Travail à faire:
1. Citez fidèlement le passage du texte sur le coût de l'immigration qui s'ouvre sur les mots contenant « S’il est pour » et se termine par « qui les utilisent.. ».
2. Prolongez le texte sur le coût de l'immigration en reprenant après sa dernière phrase.

Texte à lire:
* * * * * * * * *

S’il est pour les pays d’immigration un « profit » immédiat, « profit » initial et apparemment net de tout coût en compensation, c’est celui qui consiste à « importer » des hommes adultes et encore jeunes donc « utiles » et productifs dès le premier jour de leur arrivée ; ce « profit » qui consiste dans l’économie réalisée sur ce qu’Alfred Sauvy a appelé « le coût d’élevage » est considérablement atténué dans le rapport de Fernand Icart pour ne pas dire qu’il a été transformé en « coût » ; la « qualité » de ces hommes qui ont été élevés dans des pays pauvres, sous-développés, donc à un « coût » moindre que le « coût moyen français », fait qu’ils reviennent plus « cher » (ou tout au moins plus « cher » qu’on ne pense) en raison du « coût » dont il faut payer leur adaptation à la société et au travail qui les utilisent..

* * * * * * * * *

Données:
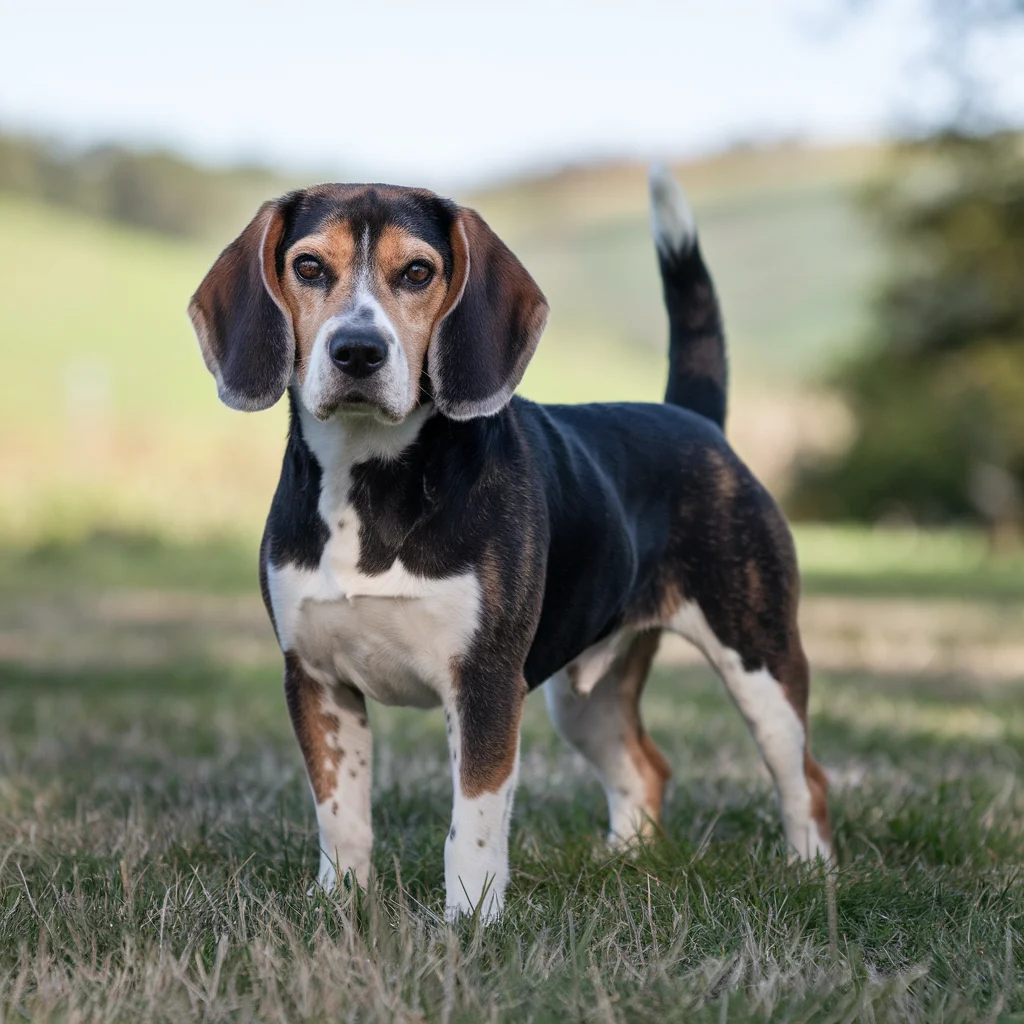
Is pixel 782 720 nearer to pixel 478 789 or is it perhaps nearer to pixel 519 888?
pixel 519 888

* * * * * * * * *

Réponses attendues:
1.
S’il est pour les pays d’immigration un « profit » immédiat, « profit » initial et apparemment net de tout coût en compensation, c’est celui qui consiste à « importer » des hommes adultes et encore jeunes donc « utiles » et productifs dès le premier jour de leur arrivée ; ce « profit » qui consiste dans l’économie réalisée sur ce qu’Alfred Sauvy a appelé « le coût d’élevage » est considérablement atténué dans le rapport de Fernand Icart pour ne pas dire qu’il a été transformé en « coût » ; la « qualité » de ces hommes qui ont été élevés dans des pays pauvres, sous-développés, donc à un « coût » moindre que le « coût moyen français », fait qu’ils reviennent plus « cher » (ou tout au moins plus « cher » qu’on ne pense) en raison du « coût » dont il faut payer leur adaptation à la société et au travail qui les utilisent..

2.
À ce jeu, tout peut être « coût » et « profit » : ce qui est « coût » selon telle vision politique du phénomène de l’immigration peut être « profit » selon telle autre et inversement. On pourrait continuer à énumérer longtemps encore les « contradictions » de ce type, chacun des critères retenus pouvant être classé comme « coût » ou comme « profit » ou, tout au moins, comporter sa part de « coût » et sa part de « profit ». Et plus on s’éloigne des aspects sur lesquels porte traditionnellement et prioritairement l’économie ou, en d’autres termes, plus on se rapproche des facteurs que néglige la technique économique, parce qu’ils sont rebelles à la « mesure » (quantitative), plus est grande l’indétermination et, par suite, plus sont faciles et fréquentes les manipulations et les inversions de sens qu’on peut opérer; plus il apparaît que les faits qu’on analyse et qu’on interprète comme données purement économiques sont aussi, et peut-être avant tout, des faits et des réalités politiques, sociaux, culturels.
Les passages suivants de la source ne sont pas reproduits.